ASSIGNED TASK:
Your response should consist of every line below, reproduced without alteration.

[Plain-text document sources]
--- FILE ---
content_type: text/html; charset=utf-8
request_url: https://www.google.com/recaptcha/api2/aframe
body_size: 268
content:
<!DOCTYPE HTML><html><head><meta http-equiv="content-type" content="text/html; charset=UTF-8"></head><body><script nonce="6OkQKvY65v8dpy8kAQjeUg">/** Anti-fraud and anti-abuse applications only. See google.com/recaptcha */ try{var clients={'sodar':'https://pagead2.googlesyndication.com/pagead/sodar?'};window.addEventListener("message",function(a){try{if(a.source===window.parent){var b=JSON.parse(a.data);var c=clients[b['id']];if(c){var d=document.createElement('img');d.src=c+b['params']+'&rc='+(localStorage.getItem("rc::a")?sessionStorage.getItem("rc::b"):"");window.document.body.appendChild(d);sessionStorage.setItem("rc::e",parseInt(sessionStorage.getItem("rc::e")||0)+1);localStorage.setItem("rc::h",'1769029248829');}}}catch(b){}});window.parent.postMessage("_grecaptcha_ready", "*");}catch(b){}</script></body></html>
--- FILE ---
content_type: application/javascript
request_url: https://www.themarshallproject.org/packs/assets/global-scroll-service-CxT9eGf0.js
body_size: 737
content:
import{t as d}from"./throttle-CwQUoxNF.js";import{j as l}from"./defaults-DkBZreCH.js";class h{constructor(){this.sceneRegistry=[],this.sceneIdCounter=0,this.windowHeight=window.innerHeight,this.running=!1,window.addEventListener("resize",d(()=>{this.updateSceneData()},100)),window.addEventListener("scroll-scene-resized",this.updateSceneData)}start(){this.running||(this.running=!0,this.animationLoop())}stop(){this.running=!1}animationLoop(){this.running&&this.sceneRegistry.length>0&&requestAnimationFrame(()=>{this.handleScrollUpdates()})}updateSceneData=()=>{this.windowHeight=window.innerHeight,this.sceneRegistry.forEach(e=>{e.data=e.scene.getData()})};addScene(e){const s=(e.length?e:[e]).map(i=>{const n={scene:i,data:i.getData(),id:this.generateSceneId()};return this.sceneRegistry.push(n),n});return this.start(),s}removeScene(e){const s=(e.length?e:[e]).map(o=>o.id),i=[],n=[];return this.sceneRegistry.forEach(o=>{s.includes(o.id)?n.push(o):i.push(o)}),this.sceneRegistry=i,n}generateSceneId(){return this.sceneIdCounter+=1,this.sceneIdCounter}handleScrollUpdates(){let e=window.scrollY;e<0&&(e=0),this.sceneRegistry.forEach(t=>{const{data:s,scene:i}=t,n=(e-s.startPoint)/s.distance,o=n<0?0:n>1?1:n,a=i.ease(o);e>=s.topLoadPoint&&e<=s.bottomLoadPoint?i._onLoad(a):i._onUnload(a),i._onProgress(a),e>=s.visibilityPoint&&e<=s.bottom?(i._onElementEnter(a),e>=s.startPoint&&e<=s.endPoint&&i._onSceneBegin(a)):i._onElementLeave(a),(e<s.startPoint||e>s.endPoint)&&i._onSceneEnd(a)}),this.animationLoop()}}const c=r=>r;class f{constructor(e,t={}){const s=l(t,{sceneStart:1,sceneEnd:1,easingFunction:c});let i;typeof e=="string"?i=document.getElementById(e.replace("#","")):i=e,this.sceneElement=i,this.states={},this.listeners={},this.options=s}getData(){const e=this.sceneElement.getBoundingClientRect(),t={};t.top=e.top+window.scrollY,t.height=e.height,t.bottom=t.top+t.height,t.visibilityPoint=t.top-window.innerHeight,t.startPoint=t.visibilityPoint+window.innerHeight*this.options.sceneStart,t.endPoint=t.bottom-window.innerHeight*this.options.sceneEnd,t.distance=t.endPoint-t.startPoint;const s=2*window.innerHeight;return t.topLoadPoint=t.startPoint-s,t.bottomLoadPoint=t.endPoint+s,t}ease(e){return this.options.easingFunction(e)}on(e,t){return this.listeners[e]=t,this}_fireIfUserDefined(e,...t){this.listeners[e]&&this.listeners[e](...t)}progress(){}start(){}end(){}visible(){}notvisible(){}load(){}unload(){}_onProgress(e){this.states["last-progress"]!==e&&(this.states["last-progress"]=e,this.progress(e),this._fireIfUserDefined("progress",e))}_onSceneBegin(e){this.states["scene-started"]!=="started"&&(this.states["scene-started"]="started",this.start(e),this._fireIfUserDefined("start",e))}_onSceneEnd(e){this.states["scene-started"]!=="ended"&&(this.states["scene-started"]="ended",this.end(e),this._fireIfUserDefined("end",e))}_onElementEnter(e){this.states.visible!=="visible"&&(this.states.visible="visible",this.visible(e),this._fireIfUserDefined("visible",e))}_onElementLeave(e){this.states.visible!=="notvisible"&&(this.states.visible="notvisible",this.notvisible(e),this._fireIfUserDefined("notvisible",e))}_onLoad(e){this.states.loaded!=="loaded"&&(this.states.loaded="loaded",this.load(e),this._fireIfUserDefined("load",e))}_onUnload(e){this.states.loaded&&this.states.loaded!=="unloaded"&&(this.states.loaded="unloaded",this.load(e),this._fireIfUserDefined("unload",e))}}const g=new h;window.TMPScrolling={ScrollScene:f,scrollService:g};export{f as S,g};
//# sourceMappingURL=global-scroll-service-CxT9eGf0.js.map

SOLUTION FOR THIS EXERCISE:
--- FILE ---
content_type: text/html; charset=utf-8
request_url: https://www.google.com/recaptcha/api2/aframe
body_size: 268
content:
<!DOCTYPE HTML><html><head><meta http-equiv="content-type" content="text/html; charset=UTF-8"></head><body><script nonce="6OkQKvY65v8dpy8kAQjeUg">/** Anti-fraud and anti-abuse applications only. See google.com/recaptcha */ try{var clients={'sodar':'https://pagead2.googlesyndication.com/pagead/sodar?'};window.addEventListener("message",function(a){try{if(a.source===window.parent){var b=JSON.parse(a.data);var c=clients[b['id']];if(c){var d=document.createElement('img');d.src=c+b['params']+'&rc='+(localStorage.getItem("rc::a")?sessionStorage.getItem("rc::b"):"");window.document.body.appendChild(d);sessionStorage.setItem("rc::e",parseInt(sessionStorage.getItem("rc::e")||0)+1);localStorage.setItem("rc::h",'1769029248829');}}}catch(b){}});window.parent.postMessage("_grecaptcha_ready", "*");}catch(b){}</script></body></html>
--- FILE ---
content_type: application/javascript
request_url: https://www.themarshallproject.org/packs/assets/global-scroll-service-CxT9eGf0.js
body_size: 737
content:
import{t as d}from"./throttle-CwQUoxNF.js";import{j as l}from"./defaults-DkBZreCH.js";class h{constructor(){this.sceneRegistry=[],this.sceneIdCounter=0,this.windowHeight=window.innerHeight,this.running=!1,window.addEventListener("resize",d(()=>{this.updateSceneData()},100)),window.addEventListener("scroll-scene-resized",this.updateSceneData)}start(){this.running||(this.running=!0,this.animationLoop())}stop(){this.running=!1}animationLoop(){this.running&&this.sceneRegistry.length>0&&requestAnimationFrame(()=>{this.handleScrollUpdates()})}updateSceneData=()=>{this.windowHeight=window.innerHeight,this.sceneRegistry.forEach(e=>{e.data=e.scene.getData()})};addScene(e){const s=(e.length?e:[e]).map(i=>{const n={scene:i,data:i.getData(),id:this.generateSceneId()};return this.sceneRegistry.push(n),n});return this.start(),s}removeScene(e){const s=(e.length?e:[e]).map(o=>o.id),i=[],n=[];return this.sceneRegistry.forEach(o=>{s.includes(o.id)?n.push(o):i.push(o)}),this.sceneRegistry=i,n}generateSceneId(){return this.sceneIdCounter+=1,this.sceneIdCounter}handleScrollUpdates(){let e=window.scrollY;e<0&&(e=0),this.sceneRegistry.forEach(t=>{const{data:s,scene:i}=t,n=(e-s.startPoint)/s.distance,o=n<0?0:n>1?1:n,a=i.ease(o);e>=s.topLoadPoint&&e<=s.bottomLoadPoint?i._onLoad(a):i._onUnload(a),i._onProgress(a),e>=s.visibilityPoint&&e<=s.bottom?(i._onElementEnter(a),e>=s.startPoint&&e<=s.endPoint&&i._onSceneBegin(a)):i._onElementLeave(a),(e<s.startPoint||e>s.endPoint)&&i._onSceneEnd(a)}),this.animationLoop()}}const c=r=>r;class f{constructor(e,t={}){const s=l(t,{sceneStart:1,sceneEnd:1,easingFunction:c});let i;typeof e=="string"?i=document.getElementById(e.replace("#","")):i=e,this.sceneElement=i,this.states={},this.listeners={},this.options=s}getData(){const e=this.sceneElement.getBoundingClientRect(),t={};t.top=e.top+window.scrollY,t.height=e.height,t.bottom=t.top+t.height,t.visibilityPoint=t.top-window.innerHeight,t.startPoint=t.visibilityPoint+window.innerHeight*this.options.sceneStart,t.endPoint=t.bottom-window.innerHeight*this.options.sceneEnd,t.distance=t.endPoint-t.startPoint;const s=2*window.innerHeight;return t.topLoadPoint=t.startPoint-s,t.bottomLoadPoint=t.endPoint+s,t}ease(e){return this.options.easingFunction(e)}on(e,t){return this.listeners[e]=t,this}_fireIfUserDefined(e,...t){this.listeners[e]&&this.listeners[e](...t)}progress(){}start(){}end(){}visible(){}notvisible(){}load(){}unload(){}_onProgress(e){this.states["last-progress"]!==e&&(this.states["last-progress"]=e,this.progress(e),this._fireIfUserDefined("progress",e))}_onSceneBegin(e){this.states["scene-started"]!=="started"&&(this.states["scene-started"]="started",this.start(e),this._fireIfUserDefined("start",e))}_onSceneEnd(e){this.states["scene-started"]!=="ended"&&(this.states["scene-started"]="ended",this.end(e),this._fireIfUserDefined("end",e))}_onElementEnter(e){this.states.visible!=="visible"&&(this.states.visible="visible",this.visible(e),this._fireIfUserDefined("visible",e))}_onElementLeave(e){this.states.visible!=="notvisible"&&(this.states.visible="notvisible",this.notvisible(e),this._fireIfUserDefined("notvisible",e))}_onLoad(e){this.states.loaded!=="loaded"&&(this.states.loaded="loaded",this.load(e),this._fireIfUserDefined("load",e))}_onUnload(e){this.states.loaded&&this.states.loaded!=="unloaded"&&(this.states.loaded="unloaded",this.load(e),this._fireIfUserDefined("unload",e))}}const g=new h;window.TMPScrolling={ScrollScene:f,scrollService:g};export{f as S,g};
//# sourceMappingURL=global-scroll-service-CxT9eGf0.js.map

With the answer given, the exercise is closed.